### How to complete this task
In the entries that follow, the first line to write out is the one containing "transistor combinations lessons", and the last is the one containing "(Modern Tee Smoking". Reproduce that stretch exactly, with nothing before or after it.

### Records for this exercise
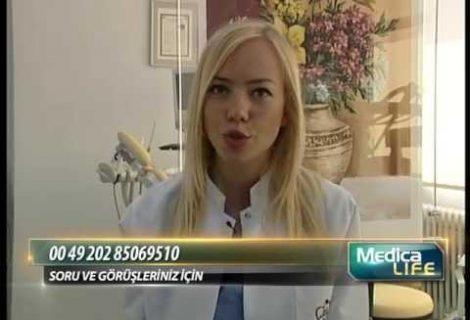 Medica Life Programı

--

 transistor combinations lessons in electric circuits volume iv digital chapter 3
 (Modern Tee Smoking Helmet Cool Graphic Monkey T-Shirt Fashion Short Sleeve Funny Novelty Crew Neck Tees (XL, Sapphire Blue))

### Exercise response
 transistor combinations lessons in electric circuits volume iv digital chapter 3
 (Modern Tee Smoking Helmet Cool Graphic Monkey T-Shirt Fashion Short Sleeve Funny Novelty Crew Neck Tees (XL, Sapphire Blue))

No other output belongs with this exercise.